Cosa farai - Scrivi il seguito del testo sui proverbi dialettali che parlano dei matti, riprendendo subito dopo l'ultima frase.

Testo del documento -

<<<<

L’Enciclopedia Treccani definisce il proverbio “Breve motto, di larga diffusione e antica tradizione, che esprime, in forma stringata e incisiva, un pensiero o, più spesso, una norma desunti dall’esperienza”.

Usato da sempre e in tutte le culture, esso non tramanda, però, né un sapere consolidato né tantomeno dogmatico, ma offre, a seconda delle situazioni o dei contesti storici, stimolanti chiavi di lettura di ciò che accade.

Lo scrittore spagnolo Miguel de Cervantes (1547-1616) diceva che i proverbi sono le “frasi corte disegnate dalle esperienze lunghe”, ovvero dalle esperienze dei popoli, tant’è che di modi di dire è impregnata la storia di tutte le culture, ad ogni latitudine.

La storia dei proverbi è più antica di qualsivoglia, primordiale forma di scrittura, anzi: proprio per la sua capacità di restare impresso, ora come monito, ora come insegnamento, il proverbio può considerarsi uno dei primissimi tentativi (ben riuscito, visti i risultati) di tramandare, all’interno di sistemi interpersonali e intergenerazionali, norme e regolamenti di vita; tant’è che se ne rinviene un ampio uso sia nella tradizione ebraica che in quella araba.

Tuttavia, non possono essere presi ad esempio per tramandare verità assolute, data la singolare proprietà di smentirsi l’un l’altro. Si prenda, come esempio, il detto “Chi fa da sé, fa per tre” che contrasta palesemente con quello che recita “L’unione fa la forza”, oppure i proverbi contraddittori “Chi troppo vuole nulla stringe” e “Chi non risica non rosica”.

Insomma: nulla di troppo serio, ma nemmeno di troppo leggero… questo è lo spirito col quale mi accingo a proporvi questa raccolta di proverbi dialettali italiani, aventi per protagonisti i “matti”. Così come i proverbi ci raccontano le “esperienze dei popoli”, allo stesso modo vorrei raccontarvi, attraverso questa raccolta, l’esperienza dei popoli rispetto al tema della salute mentale.

Fondendo, cioè, la tradizione, l’esperienza, i luoghi comuni, i detti e i non detti, la storia, la filosofia, le leggende dipingerò un inedito quadro, neanche troppo astratto, che parli di follia.

Parlando di quadri, credo proprio che la follia la possiamo paragonare ad un quadro astratto, dove l’autore dipinge ciò che sente ed ognuno ci vede ciò che vuole.

Cominciamo con un proverbio dell’Emilia Romagna:

“MAZ, MES DI MËT E DI SUMËR” (Maggio, mese di matti e di somari).

>>>>

Dati grezzi -
<<<<

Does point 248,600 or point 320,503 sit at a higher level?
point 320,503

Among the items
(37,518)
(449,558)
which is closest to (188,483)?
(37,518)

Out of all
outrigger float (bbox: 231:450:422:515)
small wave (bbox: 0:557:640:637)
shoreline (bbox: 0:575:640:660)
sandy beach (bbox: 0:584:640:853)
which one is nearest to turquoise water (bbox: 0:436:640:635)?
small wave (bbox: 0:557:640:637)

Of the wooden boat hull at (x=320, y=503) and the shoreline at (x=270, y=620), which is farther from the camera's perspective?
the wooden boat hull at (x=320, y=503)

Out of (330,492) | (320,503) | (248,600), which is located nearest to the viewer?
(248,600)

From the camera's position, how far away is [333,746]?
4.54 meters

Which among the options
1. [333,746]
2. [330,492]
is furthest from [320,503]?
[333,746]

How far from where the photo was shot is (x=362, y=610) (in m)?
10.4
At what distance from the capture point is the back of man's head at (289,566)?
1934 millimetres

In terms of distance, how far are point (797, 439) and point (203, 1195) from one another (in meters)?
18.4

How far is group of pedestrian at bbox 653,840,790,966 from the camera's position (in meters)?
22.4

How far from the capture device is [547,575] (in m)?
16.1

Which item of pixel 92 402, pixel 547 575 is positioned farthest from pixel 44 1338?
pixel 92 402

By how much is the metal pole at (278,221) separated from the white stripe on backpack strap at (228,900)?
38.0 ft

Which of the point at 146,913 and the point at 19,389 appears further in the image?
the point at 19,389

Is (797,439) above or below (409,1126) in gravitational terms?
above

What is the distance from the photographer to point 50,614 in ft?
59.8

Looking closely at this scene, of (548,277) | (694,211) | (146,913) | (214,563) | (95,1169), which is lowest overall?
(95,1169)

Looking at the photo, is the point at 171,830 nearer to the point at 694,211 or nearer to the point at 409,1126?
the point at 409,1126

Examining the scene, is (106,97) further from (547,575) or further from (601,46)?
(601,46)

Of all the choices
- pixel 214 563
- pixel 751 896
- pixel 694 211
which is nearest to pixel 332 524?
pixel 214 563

>>>>

Risultato dell'esercizio -
In maggio in Romagna, fin da tempi assai remoti, si credeva che gli asini andassero in amore e che il mese fosse infausto per i matrimoni.

Infatti non se ne celebravano sia per paura che uno dei due coniugi impazzisse e sia perché, come dice il Bagli (1859-1897) “un’ s’ cunsòma e lét” (non si consuma il letto) in quanto uno dei due sposi era destinato a morire anzitempo.

Anche il tagliarsi i capelli in maggio, secondo una diffusa superstizione, avrebbe portato alla pazzia.

In maggio si allungano le giornate tanto che una volta, oltre al “mese dei matti”, era chiamato anche il mese dal “collo lungo”.

C’è anche una Madonna dei “matti” ad essere venerata a maggio, mese mariano.

Accade a Nepi, in provincia di Viterbo. La seconda domenica di maggio si celebra, nella Chiesa di San Giovanni Decollato, la festa della Madonna di Costantinopoli, venerata però dalla gente come la “Madonna dei matti”.

Dipinta su tela agli inizi del Seicento, raffigura l’apparizione della Vergine e del Bambino a due monaci in fuga da Costantinopoli, appena conquistata dai turchi.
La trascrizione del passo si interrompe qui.